Exercise objective - Retype the line in which "AZ 86409, USA" appears, then every line after it until the records end. Leave out the pictures.

Top of Given entries

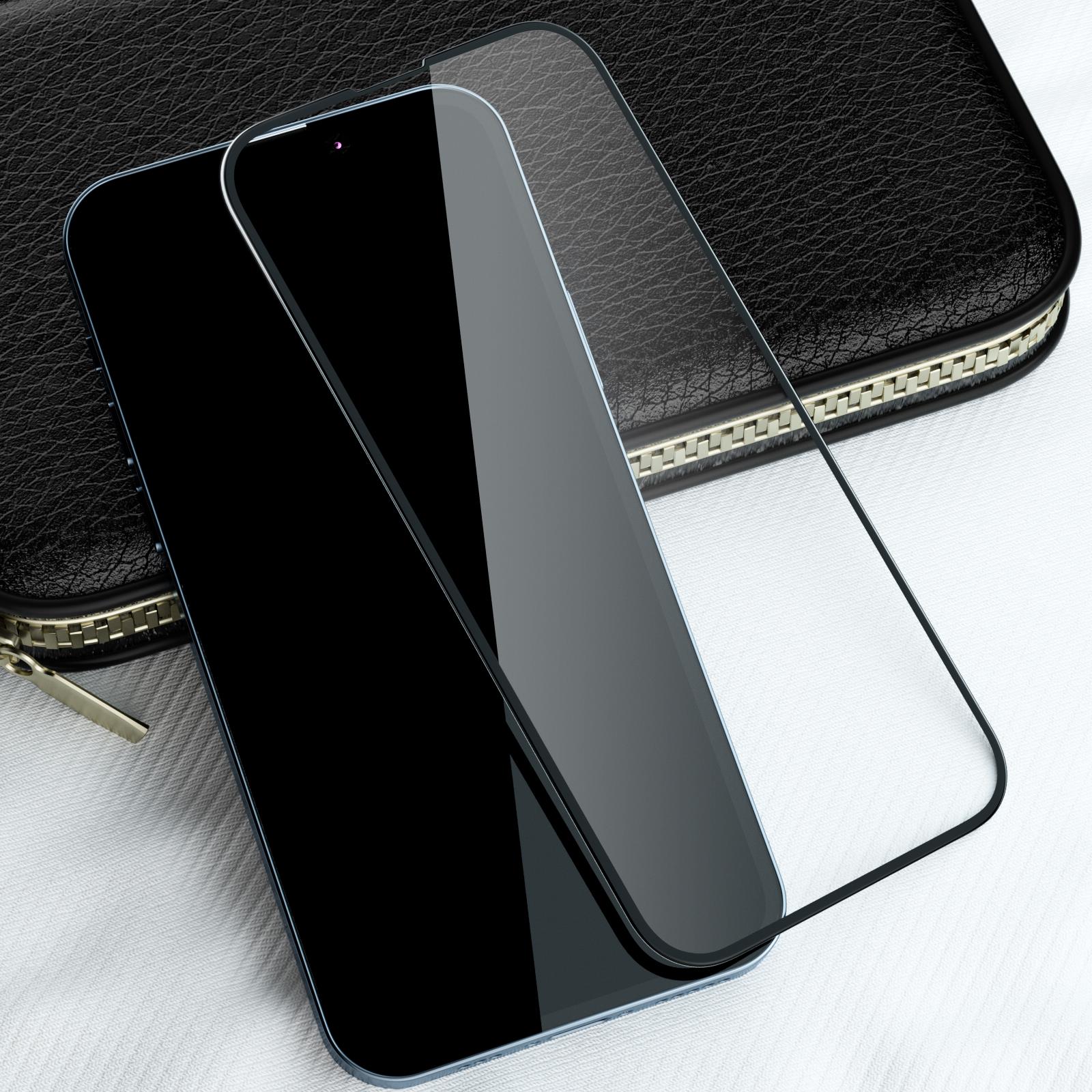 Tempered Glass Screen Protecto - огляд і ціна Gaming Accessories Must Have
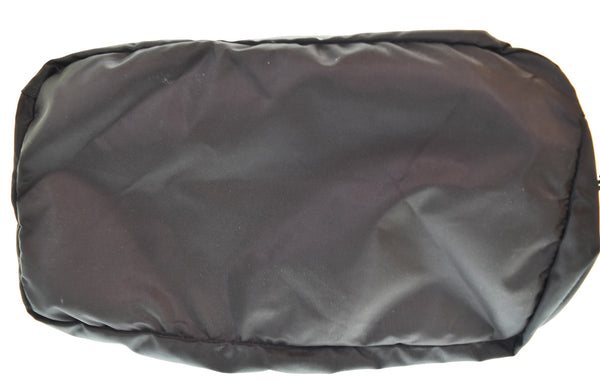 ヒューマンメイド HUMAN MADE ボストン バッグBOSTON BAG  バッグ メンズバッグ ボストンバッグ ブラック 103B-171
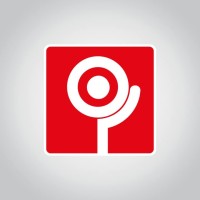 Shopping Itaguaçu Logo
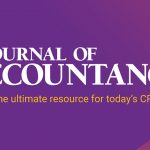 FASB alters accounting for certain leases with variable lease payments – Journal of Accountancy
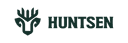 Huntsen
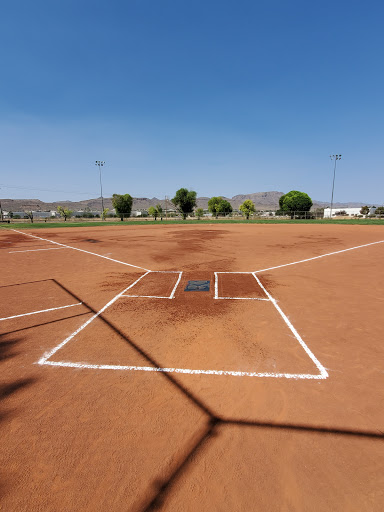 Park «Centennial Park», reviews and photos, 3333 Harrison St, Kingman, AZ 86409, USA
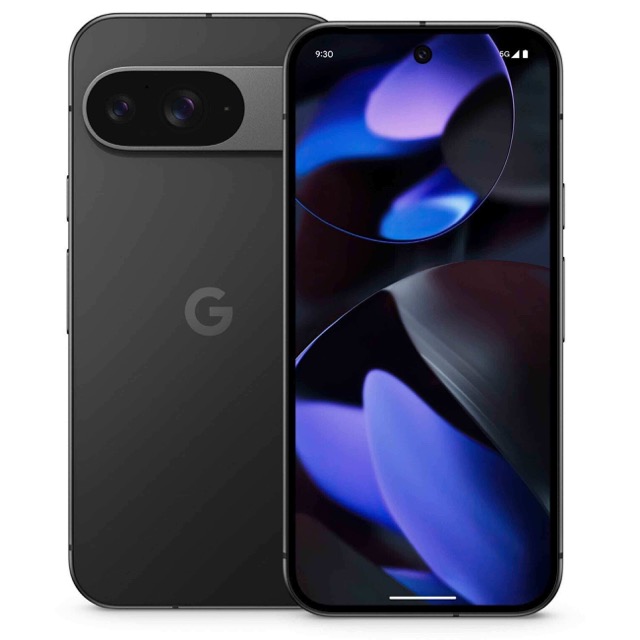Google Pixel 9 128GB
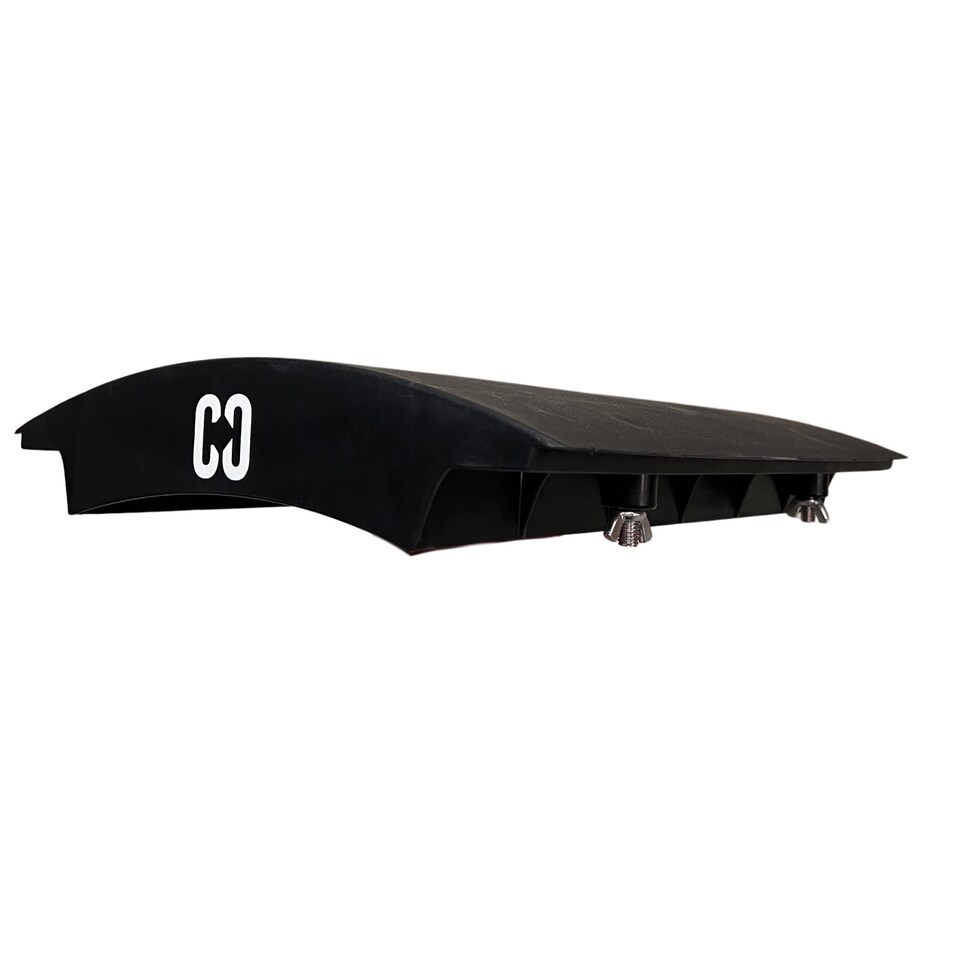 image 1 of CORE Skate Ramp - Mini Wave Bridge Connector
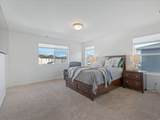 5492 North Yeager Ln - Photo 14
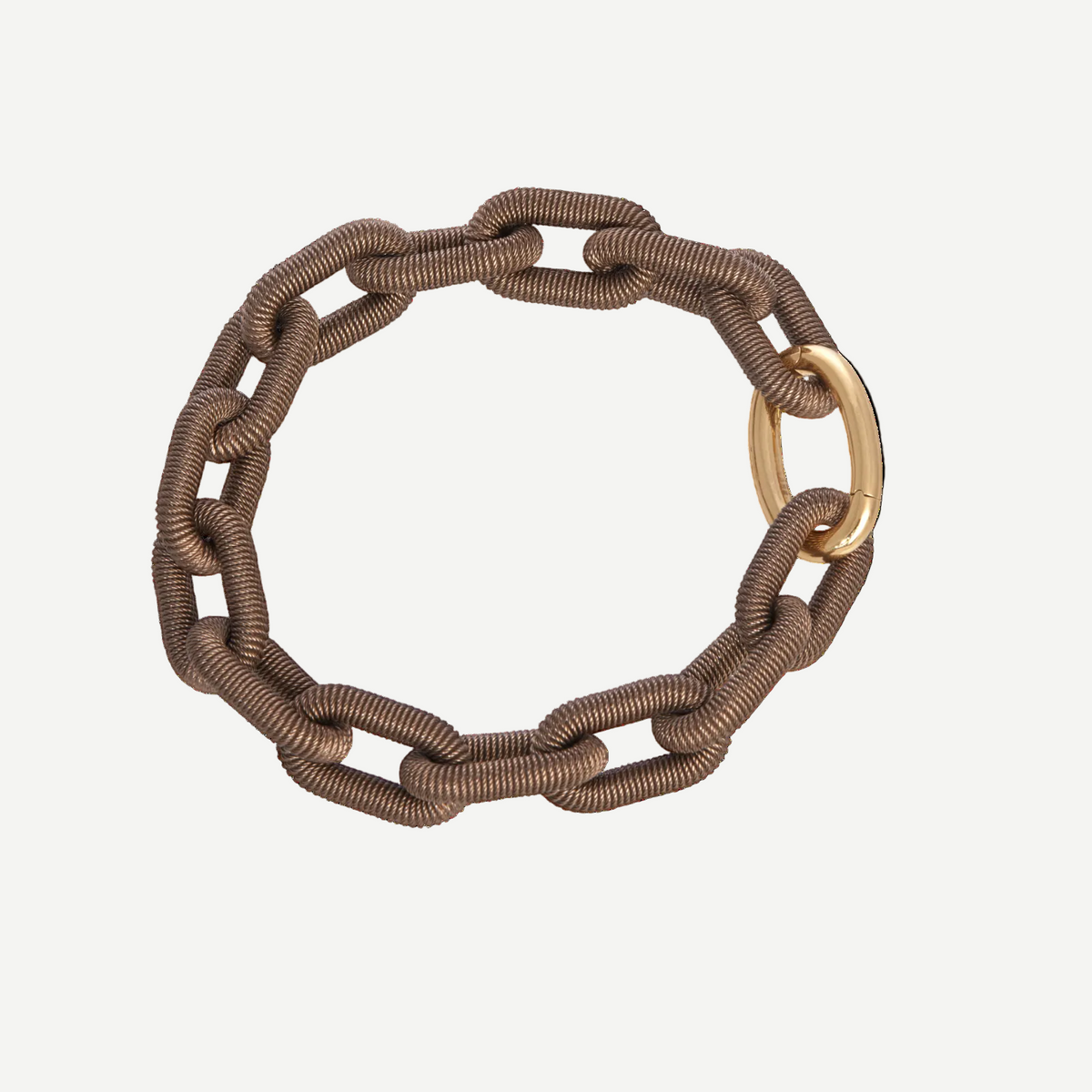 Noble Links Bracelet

Bottom of Given entries

Solution -
 Park «Centennial Park», reviews and photos, 3333 Harrison St, Kingman, AZ 86409, USA
Google Pixel 9 128GB
 image 1 of CORE Skate Ramp - Mini Wave Bridge Connector
 5492 North Yeager Ln - Photo 14
 Noble Links Bracelet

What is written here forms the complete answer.